- Exercise goal -
Write out exactly, with no other output, the lines below from the one that contains "phylum: Chordata" through the end.

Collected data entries

:::

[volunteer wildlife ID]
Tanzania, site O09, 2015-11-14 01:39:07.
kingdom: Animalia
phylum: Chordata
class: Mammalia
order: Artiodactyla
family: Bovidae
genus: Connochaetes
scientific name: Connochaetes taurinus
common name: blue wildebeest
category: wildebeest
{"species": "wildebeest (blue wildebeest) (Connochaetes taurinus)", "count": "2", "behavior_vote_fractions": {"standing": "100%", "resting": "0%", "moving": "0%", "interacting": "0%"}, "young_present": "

:::

- Exercise result -
phylum: Chordata
class: Mammalia
order: Artiodactyla
family: Bovidae
genus: Connochaetes
scientific name: Connochaetes taurinus
common name: blue wildebeest
category: wildebeest
{"species": "wildebeest (blue wildebeest) (Connochaetes taurinus)", "count": "2", "behavior_vote_fractions": {"standing": "100%", "resting": "0%", "moving": "0%", "interacting": "0%"}, "young_present": "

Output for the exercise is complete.